CODA-BENCH：程式碼代理能否處理數據密集型任務？

摘要

先進的智慧體正逐漸展現出作為自主工程師的潛力，這使得對能夠反映真實世界開發複雜性的評估基準的需求日益增長。此類開發環境通常同時涉及複雜的程式碼與大規模資料（即檔案系統）。然而，現有的基準大多僅單獨評估以程式碼為中心或以資料為中心的能力，與真實的開發場景存在明顯差距。本文透過引入 CODA-BENCH 來填補此缺口，該基準是首個在資料密集型環境中聯合評估程式碼與資料智能的基準。我們基於 Kaggle 生態系統（包含數百個資料集）建構了一個資料密集型的 Linux 沙箱，在其中智慧體必須主動探索複雜的檔案層級結構以識別相關資源，並為資料驅動的分析任務生成程式碼。CODA-BENCH 包含橫跨 31 個社群的 1,009 項任務，每個任務環境平均包含 980 個檔案，模擬了真實的資料規模與雜訊。對先進智慧體的評估結果顯示，即使是表現最佳的系統，在有效整合資料發現與程式碼執行方面仍面臨困難，成功率僅達 61.1%。這些結果凸顯了當前智慧體在處理資料密集型任務時的能力缺口，並為未來研究指出了有前景的方向。

English

Advanced agents are increasingly demonstrating the potential to operate as autonomous engineers, creating a growing demand for evaluation benchmarks that capture the complexity of real-world development.

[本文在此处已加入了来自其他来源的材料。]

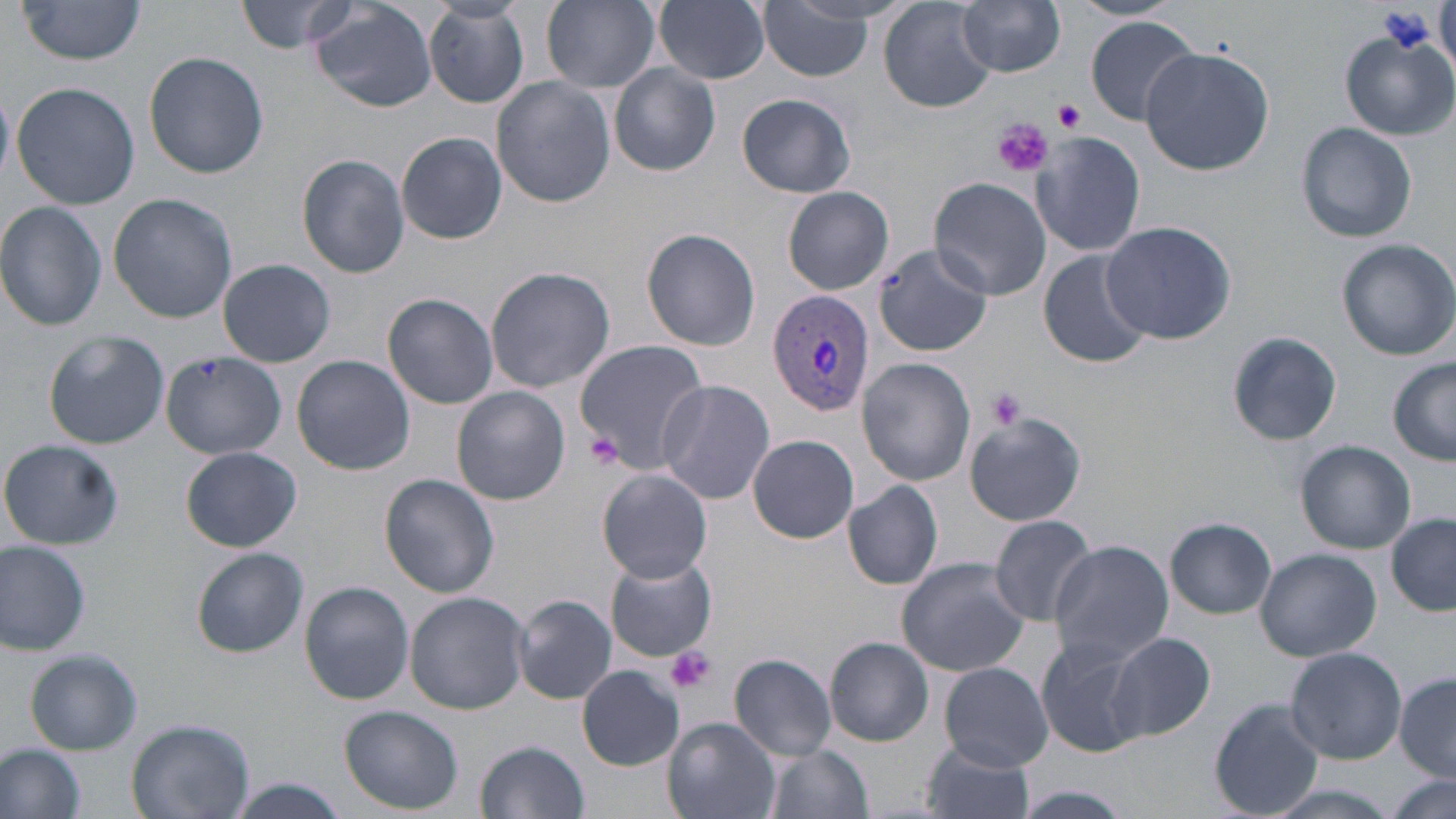

Approximate bounding boxes as [x1, y1, x2, y2] in pixels.
Plasmodium vivax-infected red blood cells: [768, 289, 875, 419].
No Plasmodium falciparum, Plasmodium ovale, Plasmodium malariae, Babesia divergens, or Trypanosoma brucei observed.

Platelet locations: [1054, 98, 1086, 132], [992, 118, 1052, 177], [985, 386, 1027, 429], [582, 432, 626, 468], [665, 646, 714, 694]. Uninfected red blood cell locations: [237, 0, 357, 54], [541, 0, 661, 91], [654, 0, 770, 85], [755, 0, 879, 82], [880, 0, 994, 113], [17, 1, 148, 67], [1069, 1, 1180, 22], [309, 2, 439, 112], [424, 2, 530, 110], [956, 2, 1066, 76], [1085, 16, 1201, 124], [1341, 33, 1456, 139], [1140, 44, 1277, 176], [144, 51, 269, 178], [608, 63, 721, 176], [491, 77, 618, 209], [12, 82, 141, 210], [737, 93, 856, 197], [1296, 121, 1417, 244], [396, 131, 507, 244], [1030, 131, 1146, 257], [296, 153, 410, 278], [929, 176, 1052, 301], [783, 186, 895, 294], [108, 192, 238, 322], [0, 201, 107, 331], [1100, 220, 1239, 345], [641, 228, 762, 351], [1336, 239, 1456, 360], [876, 241, 988, 356], [1037, 249, 1155, 369], [218, 258, 335, 368], [485, 266, 615, 394], [383, 293, 499, 409], [42, 329, 170, 450], [1225, 329, 1342, 446], [574, 339, 709, 467], [161, 349, 289, 460], [292, 355, 415, 476], [858, 358, 976, 485], [1388, 358, 1456, 466], [654, 379, 775, 504], [451, 386, 571, 506], [963, 411, 1086, 527], [747, 435, 860, 543], [1, 438, 124, 550], [1296, 440, 1417, 553], [181, 446, 301, 552], [595, 468, 714, 584], [380, 474, 501, 597], [843, 481, 943, 590], [1387, 513, 1456, 617], [987, 514, 1098, 626], [1166, 517, 1276, 618], [0, 540, 92, 657], [1047, 540, 1173, 666], [193, 547, 308, 657], [1254, 547, 1381, 661], [604, 555, 717, 662], [897, 557, 1030, 678], [299, 581, 414, 704], [405, 591, 530, 714], [512, 594, 617, 704], [1107, 631, 1217, 744], [1035, 636, 1149, 758], [825, 637, 934, 747], [1285, 647, 1407, 763], [25, 648, 143, 755], [730, 653, 837, 759], [938, 663, 1054, 771], [576, 666, 684, 770], [1396, 671, 1456, 778], [1209, 699, 1325, 817], [340, 706, 462, 814], [126, 717, 253, 819], [663, 718, 780, 819], [476, 739, 590, 818], [919, 739, 1036, 819], [0, 743, 87, 818], [762, 744, 873, 819], [1386, 773, 1452, 817], [227, 780, 350, 818], [999, 785, 1144, 819]. Slide-level diagnosis: Plasmodium vivax. May-Grünwald-Giemsa-stained preparation. Thin blood smear. Image is 1456×819 pixels. 1000x magnification. Optical microscopy. Single field of view.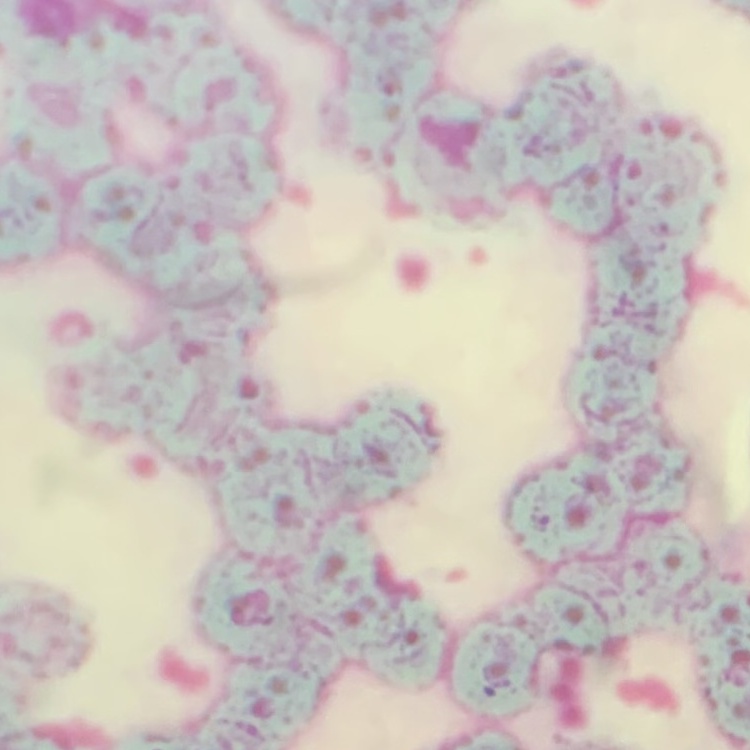

The red blood cells show rouleaux formation. Stained with either Field's or Giemsa. One tile cut from a larger photomicrograph. Thin blood smear.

Such environments typically involve both complex code and large-scale data (i.e., file system). However, existing benchmarks usually evaluate code-centric or data-centric capabilities in isolation, leaving a clear gap with real development scenarios. In this paper, we bridge this gap by introducing CODA-BENCH, the first benchmark to jointly evaluate code and data intelligence in a data-intensive environment. We construct a data-intensive Linux sandbox based on the Kaggle ecosystem (containing hundreds of datasets), where agents must actively explore complex file hierarchies to identify relevant resources and generate code for data-driven analytical tasks. CODA-BENCH comprises 1,009 tasks spanning 31 communities, with each task environment containing an average of 980 files, simulating realistic data scale and noise. Evaluations of advanced agents reveal that even top-performing systems struggle to effectively integrate data discovery with code execution, achieving a success rate of only 61.1%. These results highlight a substantial gap in current agentic capabilities for data-intensive tasks and point to promising directions for future research.